ACTE PREMIER - Scène IV
(MARCELINE, BARTHOLO.)
BARTHOLO(le regarde aller.)
Ce drôle est toujours le même ! Et à moins qu'on ne l'écorche vif, je prédis qu'il mourra dans la peau du plus fier insolent…
MARCELINE(le retourne.)
Enfin, vous voilà donc, éternel docteur, toujours si grave et compassé, qu'on pourrait mourir en attendant vos secours, comme on s'est marié jadis malgré vos précautions.
BARTHOLO
Toujours amère et provocante ! Eh bien ! qui rend donc ma présence au château si nécessaire ? Monsieur le comte a-t-il eu quelque accident ?
MARCELINE
Non, docteur.
BARTHOLO
La Rosine, sa trompeuse comtesse, est-elle incommodée, Dieu merci ?
MARCELINE
Elle languit.
BARTHOLO
Et de quoi ?
MARCELINE
Son mari la néglige.
BARTHOLO(avec joie.)
Ah ! le digne époux qui me venge !
MARCELINE
On ne sait comment définir le Comte : il est jaloux et libertin.
BARTHOLO
Libertin par ennui, jaloux par vanité : cela va sans dire.
MARCELINE
Aujourd'hui, par exemple, il marie notre Suzanne à son Figaro qu'il comble en faveur de cette union…
BARTHOLO
Que Son Excellence a rendue nécessaire ?
MARCELINE
Pas tout à fait ; mais dont Son Excellence voudrait égayer en secret l'événement avec l'épousée…
BARTHOLO
De monsieur Figaro?
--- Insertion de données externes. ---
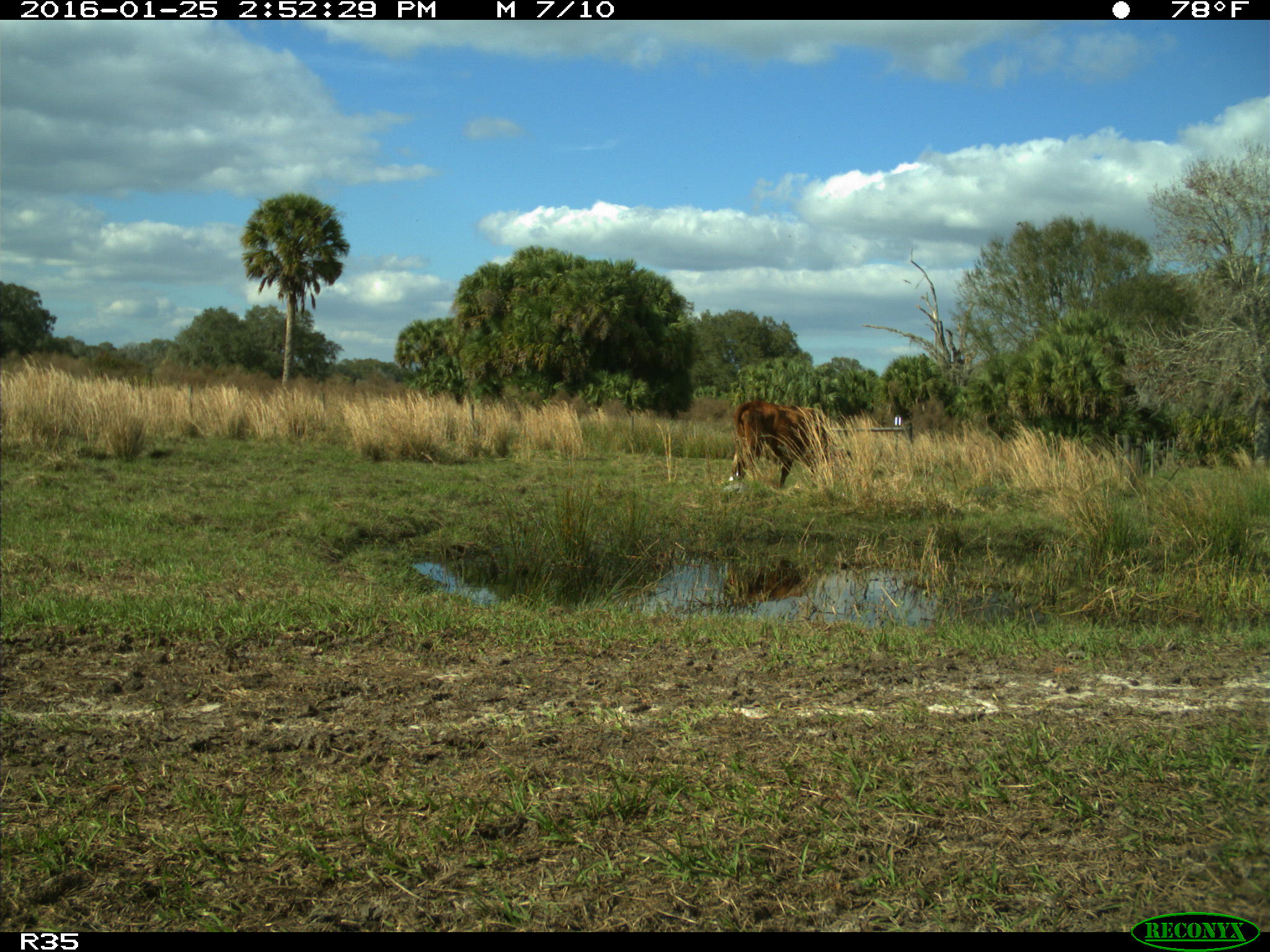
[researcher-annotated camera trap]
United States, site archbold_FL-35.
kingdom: Animalia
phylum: Chordata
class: Mammalia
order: Artiodactyla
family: Bovidae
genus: Bos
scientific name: Bos taurus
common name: domestic cow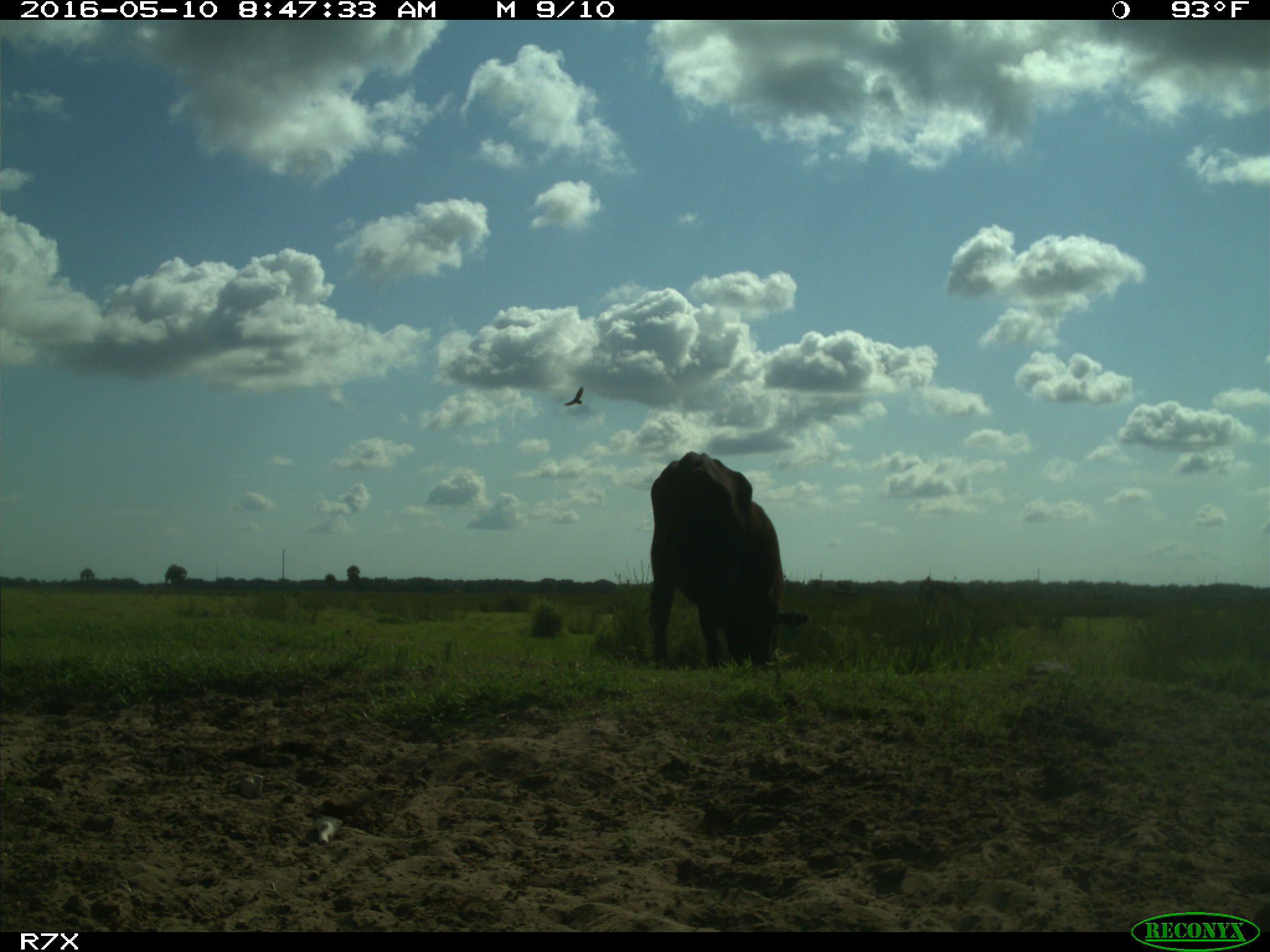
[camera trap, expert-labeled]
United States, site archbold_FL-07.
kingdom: Animalia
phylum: Chordata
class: Mammalia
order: Artiodactyla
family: Bovidae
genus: Bos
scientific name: Bos taurus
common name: domestic cow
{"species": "Bos taurus (domestic cow)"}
C'est un marché, qu'on peut conclure avec lui.
MARCELINE
Basile assure que non.
BARTHOLO
Cet autre maraud loge ici ? C'est une caverne ! Et qu'y fait-il ?
MARCELINE
Tout le mal dont il est capable. Mais le pis que j'y trouve est cette ennuyeuse passion qu'il a pour moi depuis si longtemps.
BARTHOLO
Je me serais débarrassé vingt fois de sa poursuite.
MARCELINE
De quelle manière ?
BARTHOLO
En l'épousant.
MARCELINE
Railleur fade et cruel, que ne vous débarrassez-vous de la mienne à ce prix ? Ne le devez-vous pas ? Où est le souvenir de vos engagements ? Qu'est devenu celui de notre petit Emmanuel, ce fruit d'un amour oublié, qui devait nous conduire à des noces ?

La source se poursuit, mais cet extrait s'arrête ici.